Description of the task: Print the entries exactly; no image belongs in the copy.

--- START ---

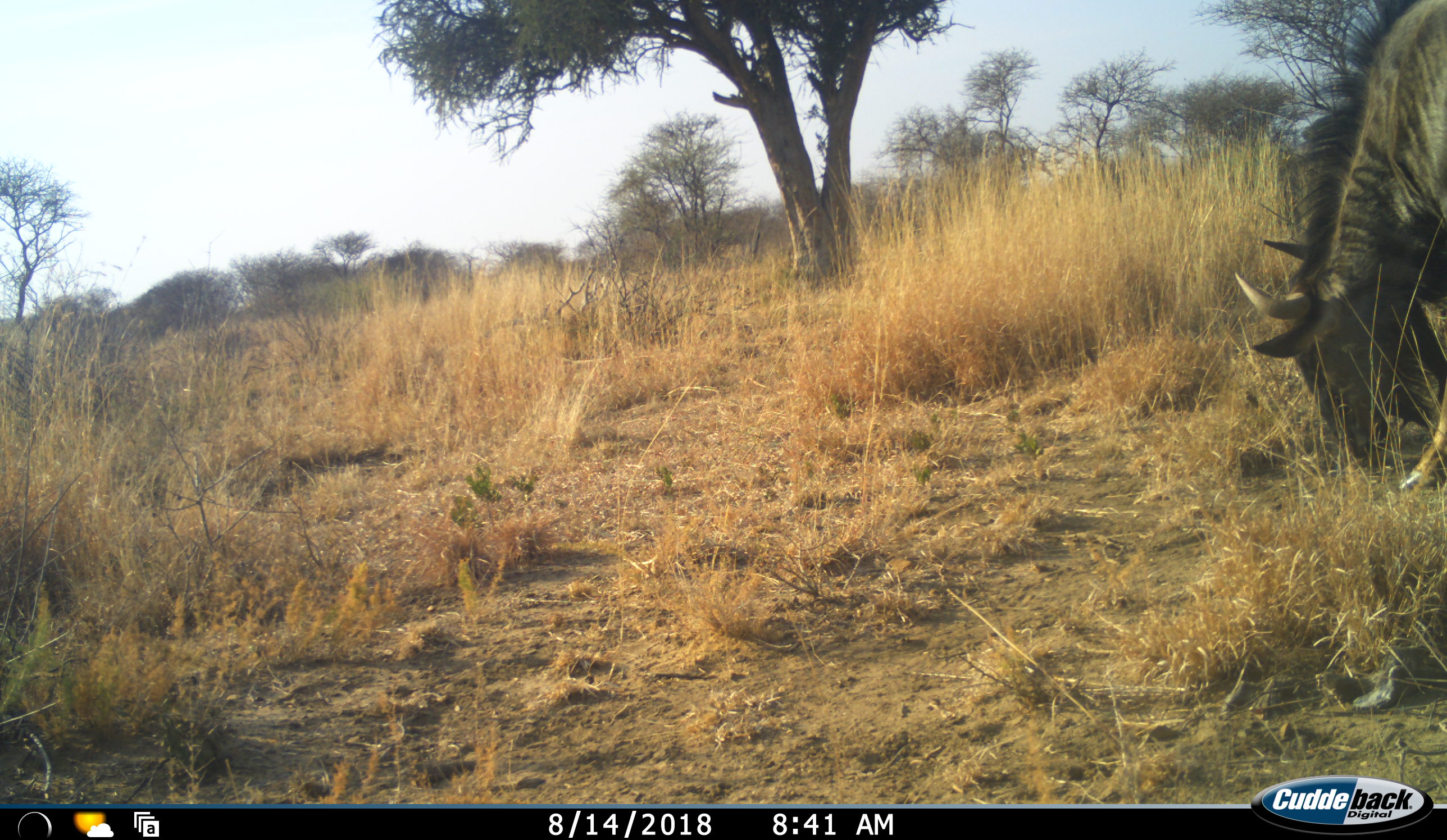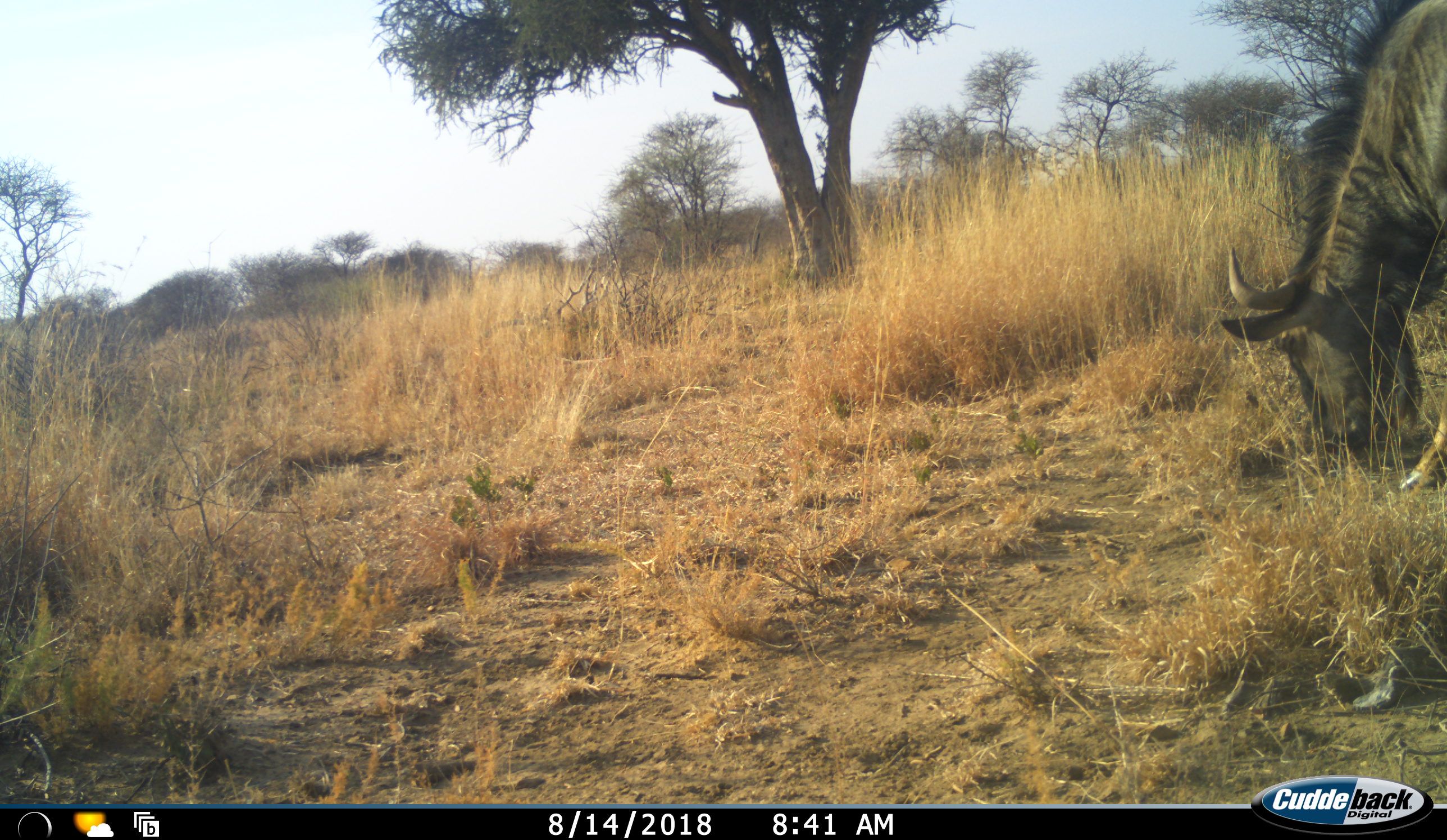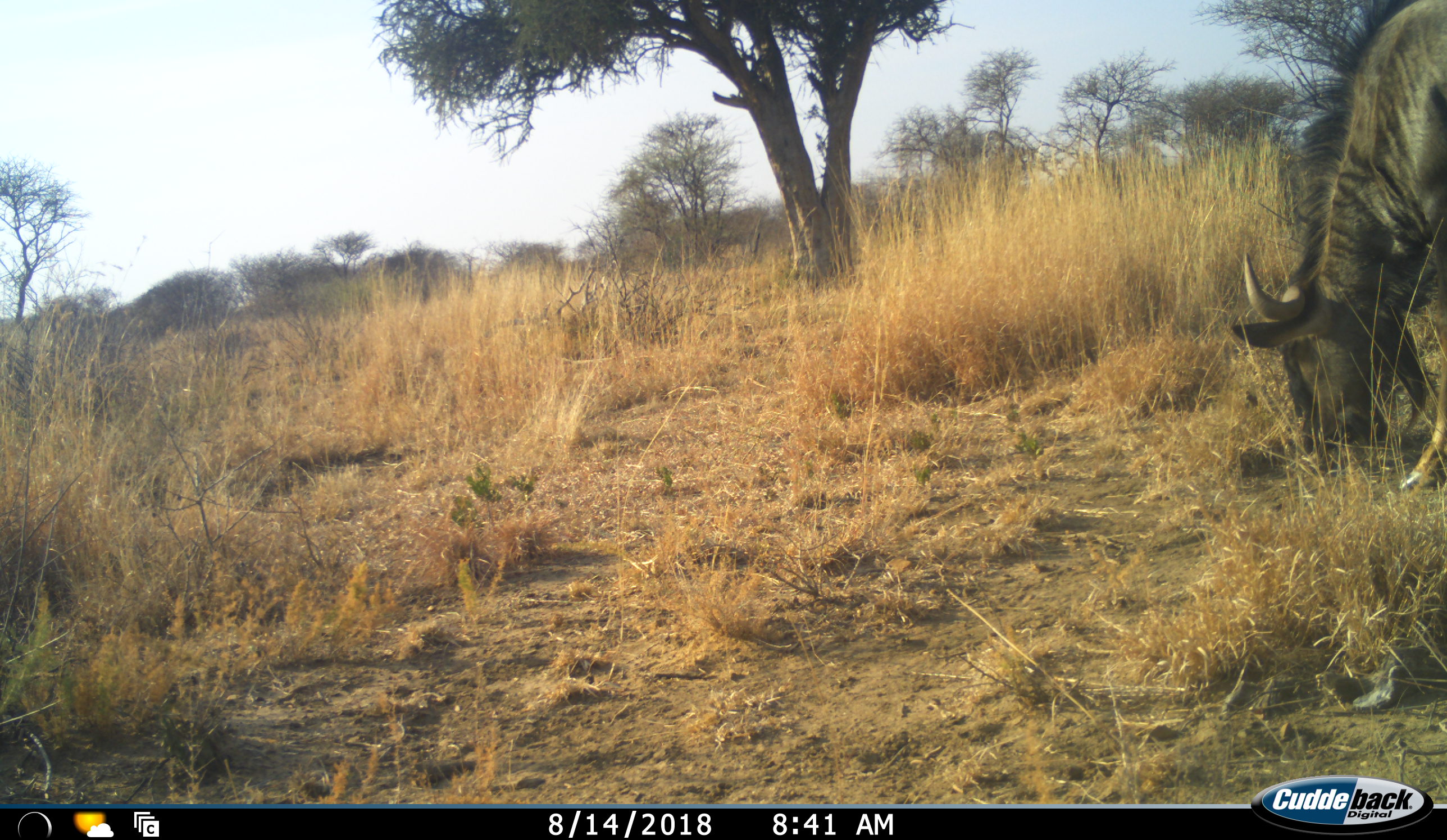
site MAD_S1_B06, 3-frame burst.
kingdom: Animalia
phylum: Chordata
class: Mammalia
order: Artiodactyla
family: Bovidae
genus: Connochaetes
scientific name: Connochaetes taurinus taurinus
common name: blue wildebeest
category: wildebeestblue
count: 1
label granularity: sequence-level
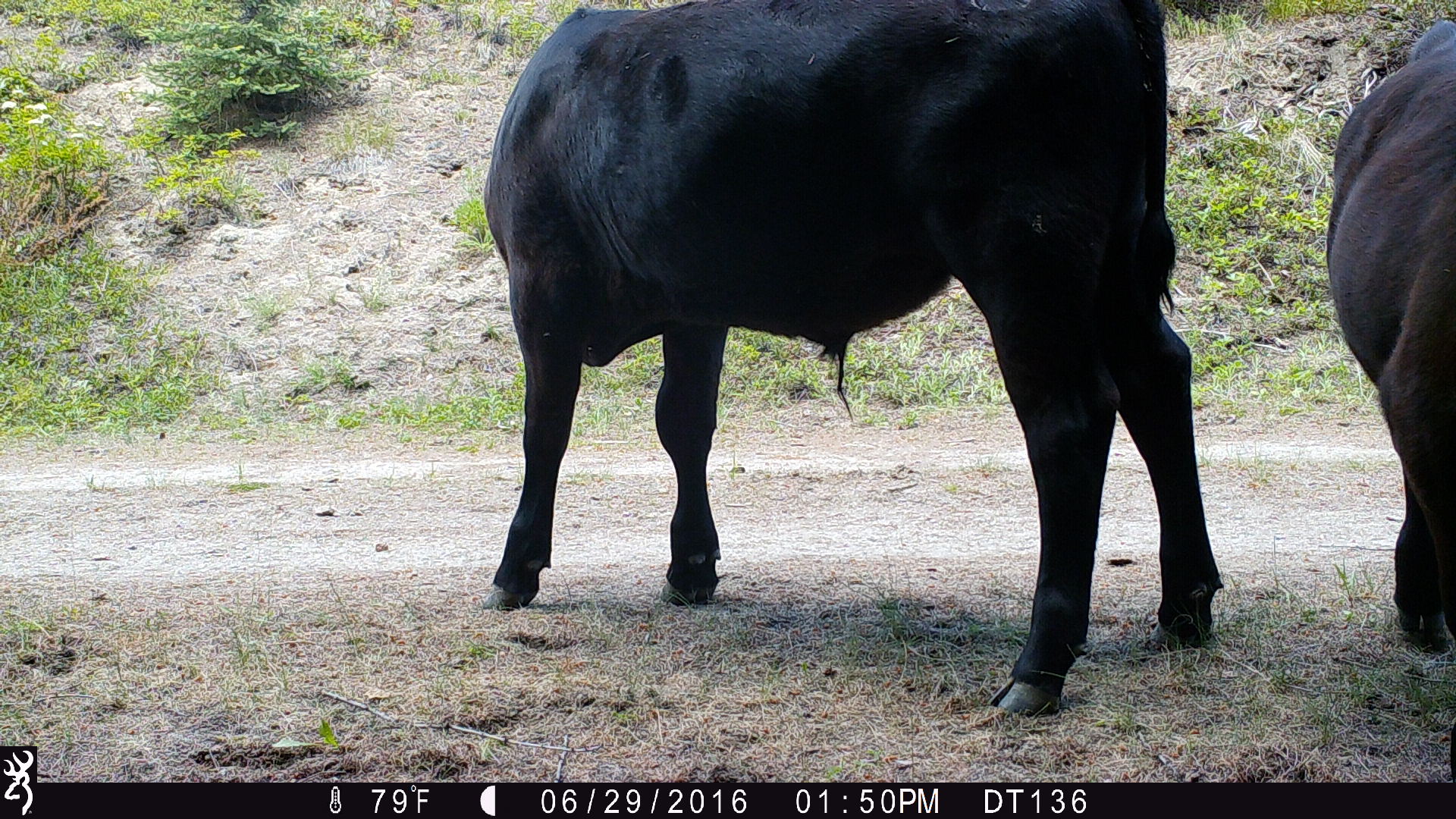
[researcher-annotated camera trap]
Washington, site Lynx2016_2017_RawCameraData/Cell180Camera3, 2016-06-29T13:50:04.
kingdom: Animalia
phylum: Chordata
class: Mammalia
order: Artiodactyla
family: Bovidae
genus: Bos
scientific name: Bos taurus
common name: domestic cattle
Domestic cattle (Bos taurus). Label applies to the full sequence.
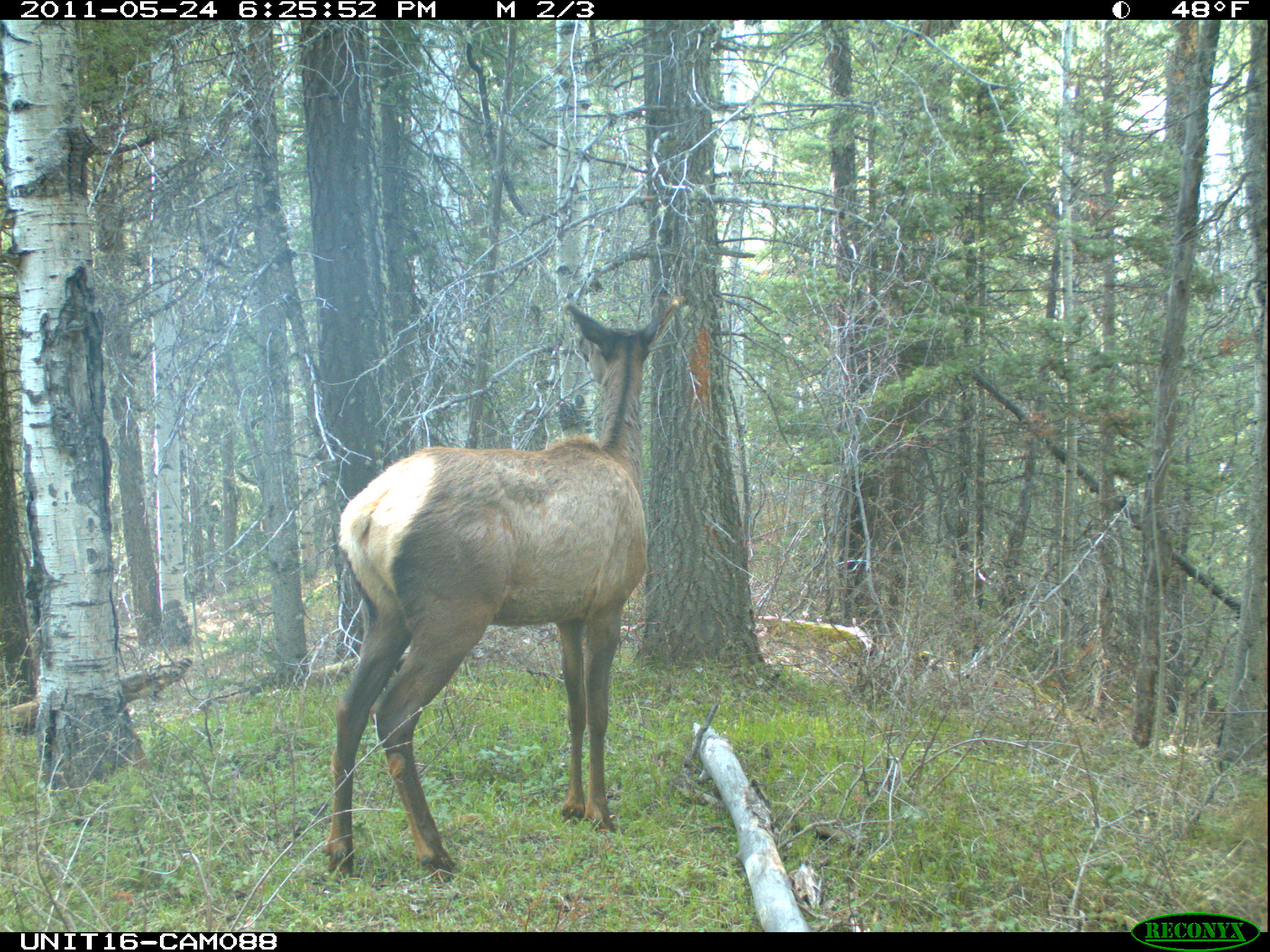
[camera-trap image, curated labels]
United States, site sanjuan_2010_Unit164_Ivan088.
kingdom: Animalia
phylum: Chordata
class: Mammalia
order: Artiodactyla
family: Cervidae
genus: Cervus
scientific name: Cervus elaphus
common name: red deer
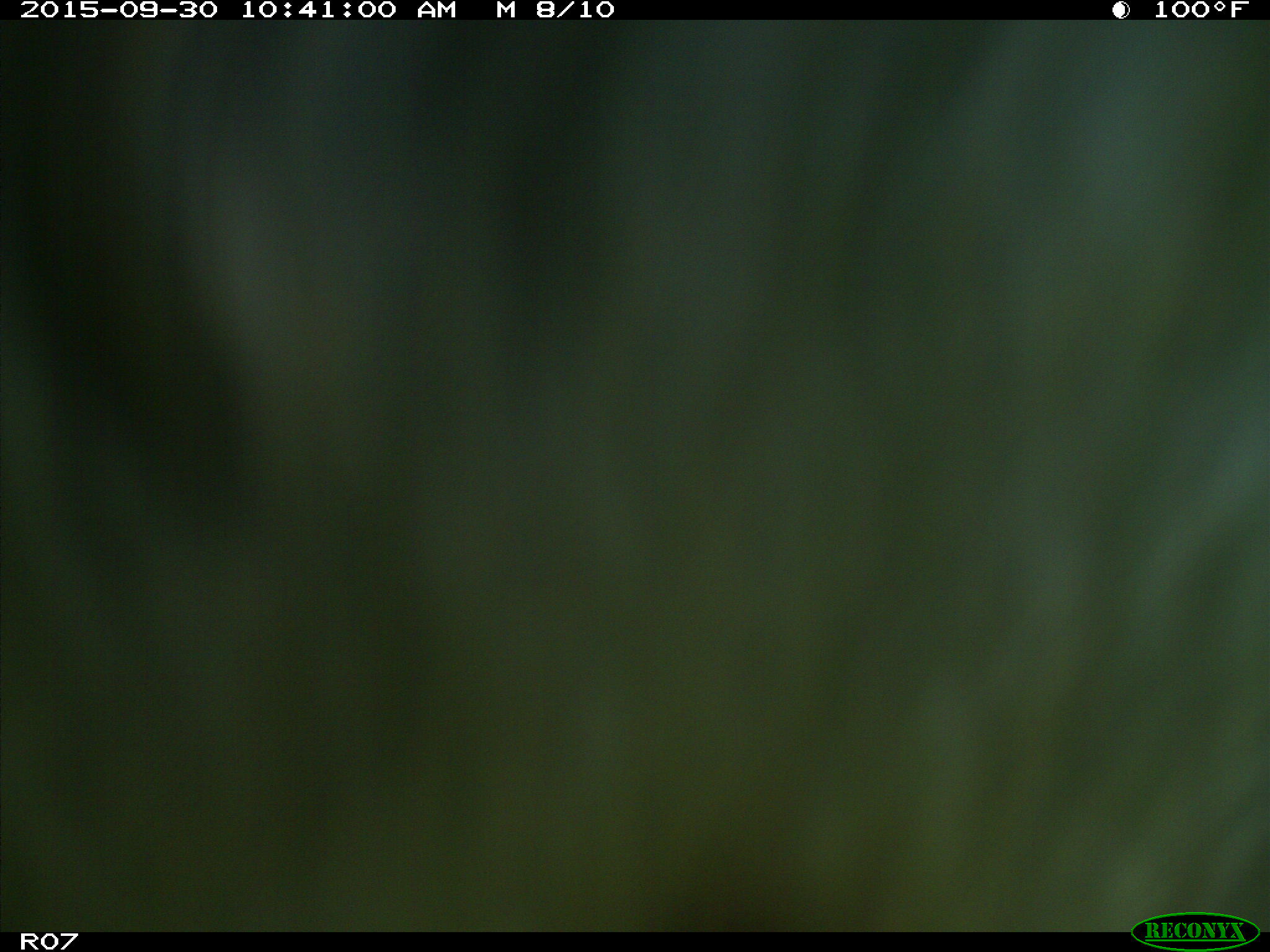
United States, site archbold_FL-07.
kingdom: Animalia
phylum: Chordata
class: Mammalia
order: Artiodactyla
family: Bovidae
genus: Bos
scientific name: Bos taurus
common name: domestic cow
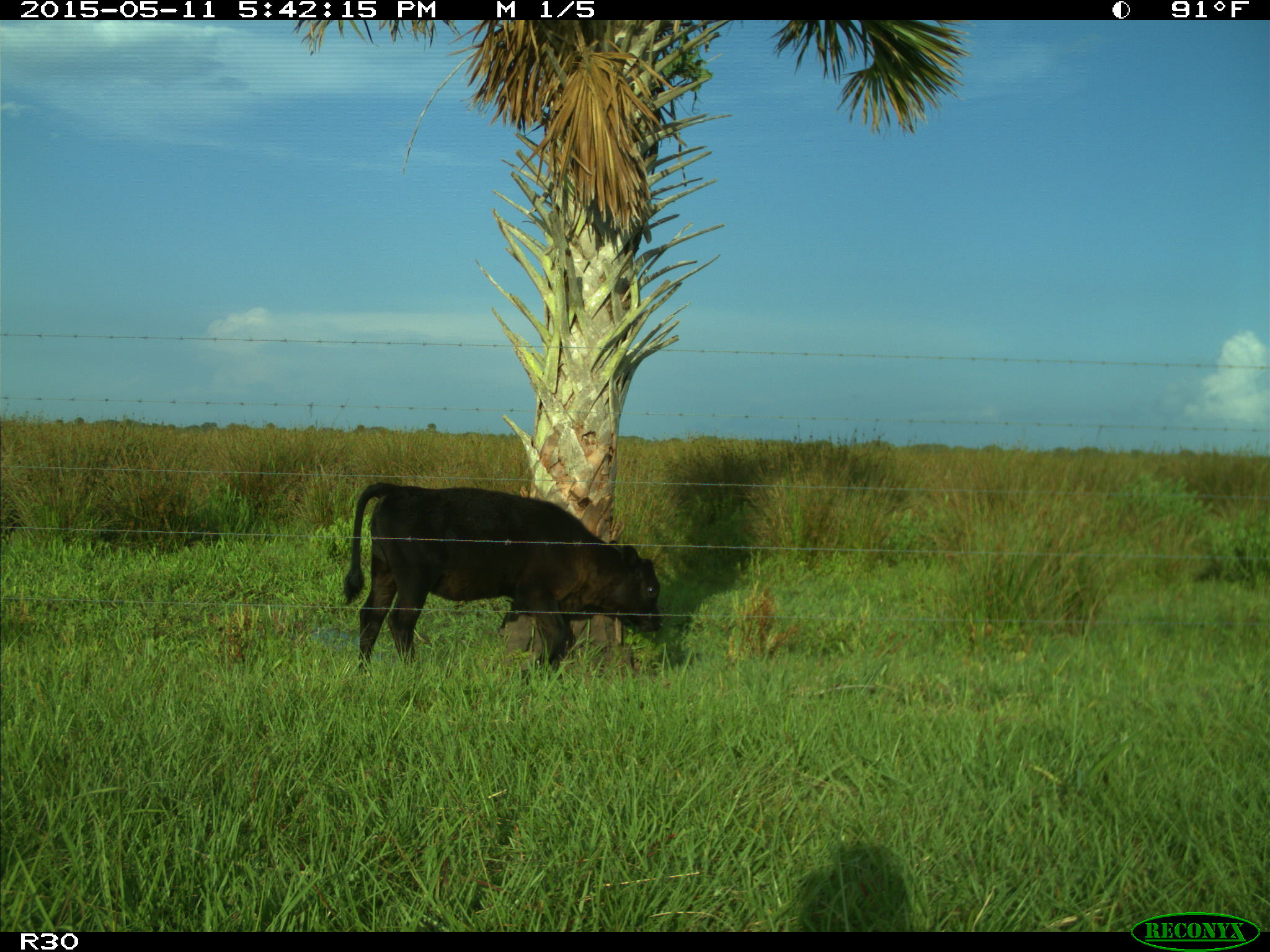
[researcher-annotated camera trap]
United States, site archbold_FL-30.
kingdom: Animalia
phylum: Chordata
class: Mammalia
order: Artiodactyla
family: Bovidae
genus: Bos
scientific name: Bos taurus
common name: domestic cow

--- END ---

Output for this task:
site MAD_S1_B06, 3-frame burst.
kingdom: Animalia
phylum: Chordata
class: Mammalia
order: Artiodactyla
family: Bovidae
genus: Connochaetes
scientific name: Connochaetes taurinus taurinus
common name: blue wildebeest
category: wildebeestblue
count: 1
label granularity: sequence-level
[researcher-annotated camera trap]
Washington, site Lynx2016_2017_RawCameraData/Cell180Camera3, 2016-06-29T13:50:04.
kingdom: Animalia
phylum: Chordata
class: Mammalia
order: Artiodactyla
family: Bovidae
genus: Bos
scientific name: Bos taurus
common name: domestic cattle
Domestic cattle (Bos taurus). Label applies to the full sequence.
[camera-trap image, curated labels]
United States, site sanjuan_2010_Unit164_Ivan088.
kingdom: Animalia
phylum: Chordata
class: Mammalia
order: Artiodactyla
family: Cervidae
genus: Cervus
scientific name: Cervus elaphus
common name: red deer
United States, site archbold_FL-07.
kingdom: Animalia
phylum: Chordata
class: Mammalia
order: Artiodactyla
family: Bovidae
genus: Bos
scientific name: Bos taurus
common name: domestic cow
[researcher-annotated camera trap]
United States, site archbold_FL-30.
kingdom: Animalia
phylum: Chordata
class: Mammalia
order: Artiodactyla
family: Bovidae
genus: Bos
scientific name: Bos taurus
common name: domestic cow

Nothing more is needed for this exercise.